## Stored data
+ + + + +

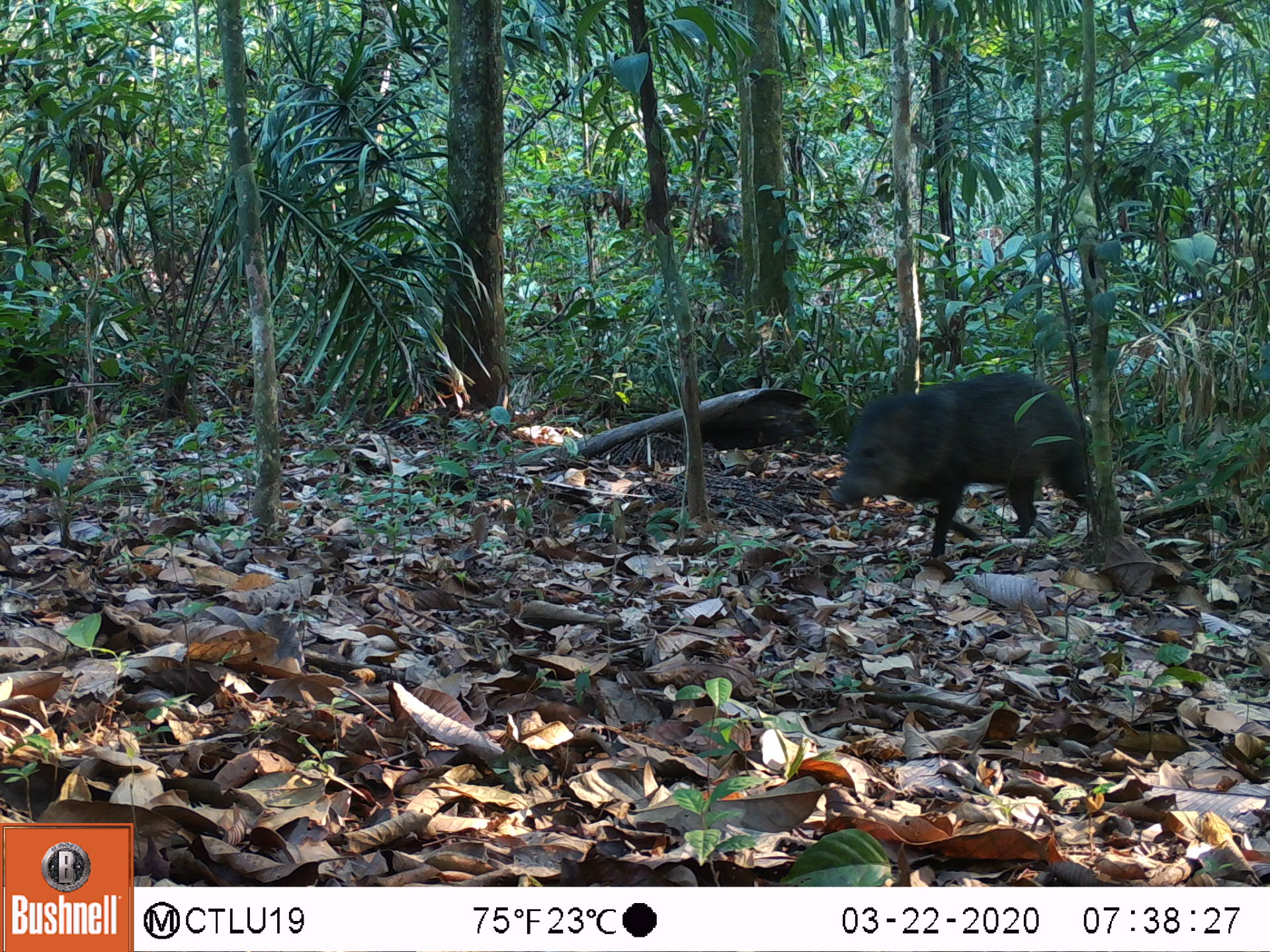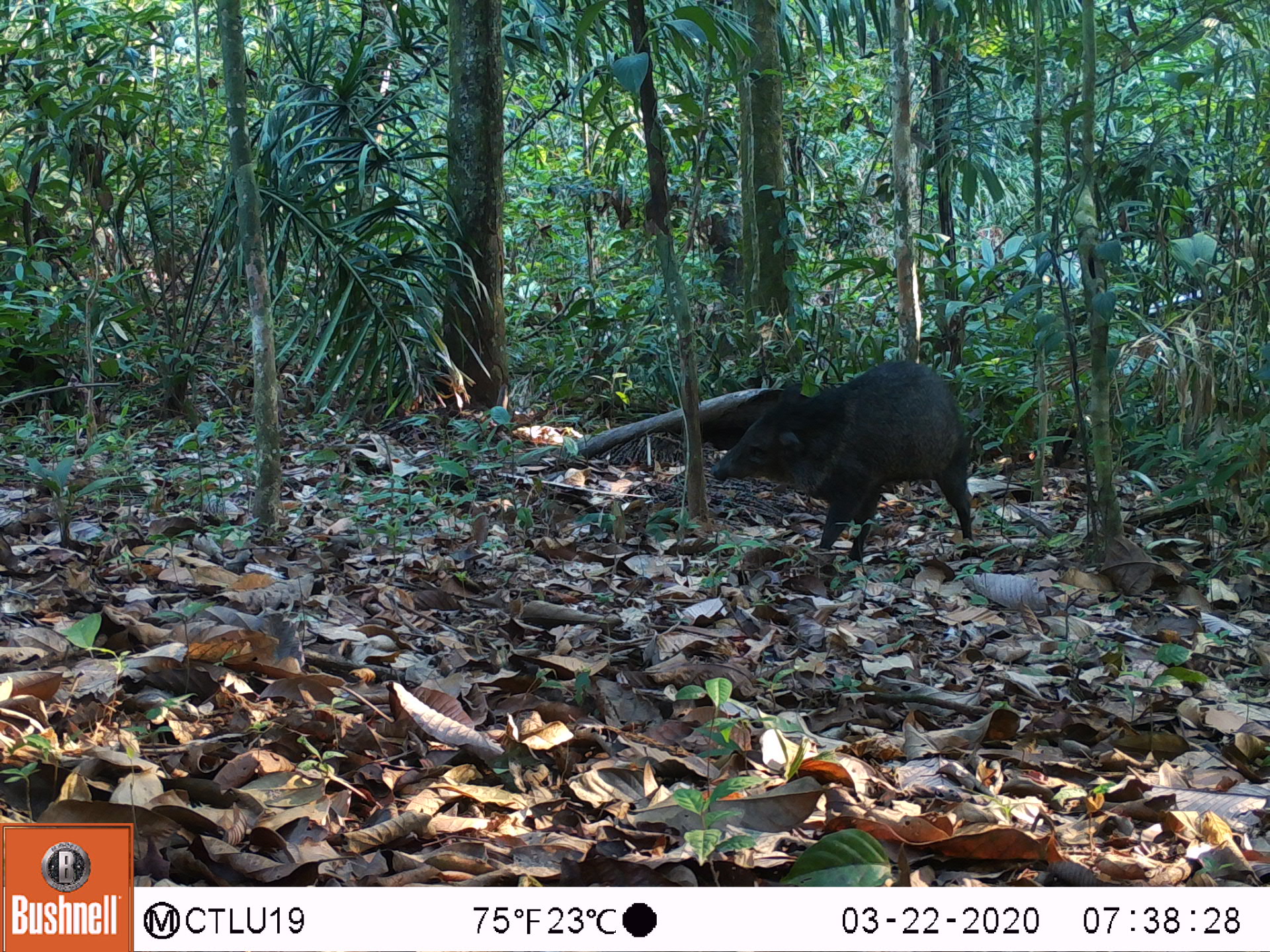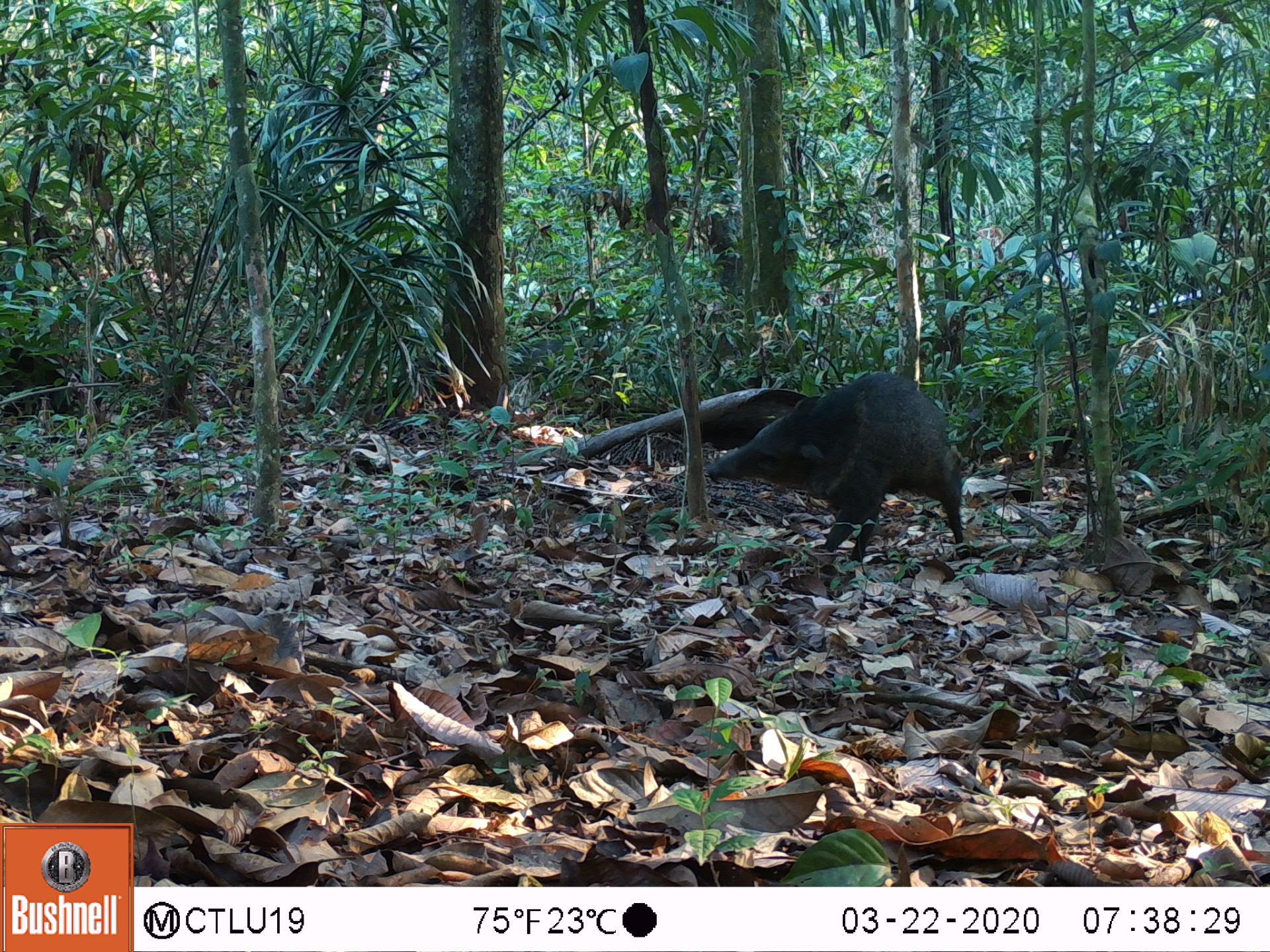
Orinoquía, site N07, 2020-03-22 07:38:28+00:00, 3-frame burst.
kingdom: Animalia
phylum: Chordata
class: Mammalia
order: Artiodactyla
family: Tayassuidae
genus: Pecari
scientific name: Pecari tajacu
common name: collared peccary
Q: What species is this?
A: Collared peccary (Pecari tajacu).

+ + + + +

## Required action
What should appear is an exact copy of the lines from the one with "scientific name: Pecari tajacu" through the end of the entries above, ends included, and no other text.

## Result of the task
scientific name: Pecari tajacu
common name: collared peccary
Q: What species is this?
A: Collared peccary (Pecari tajacu).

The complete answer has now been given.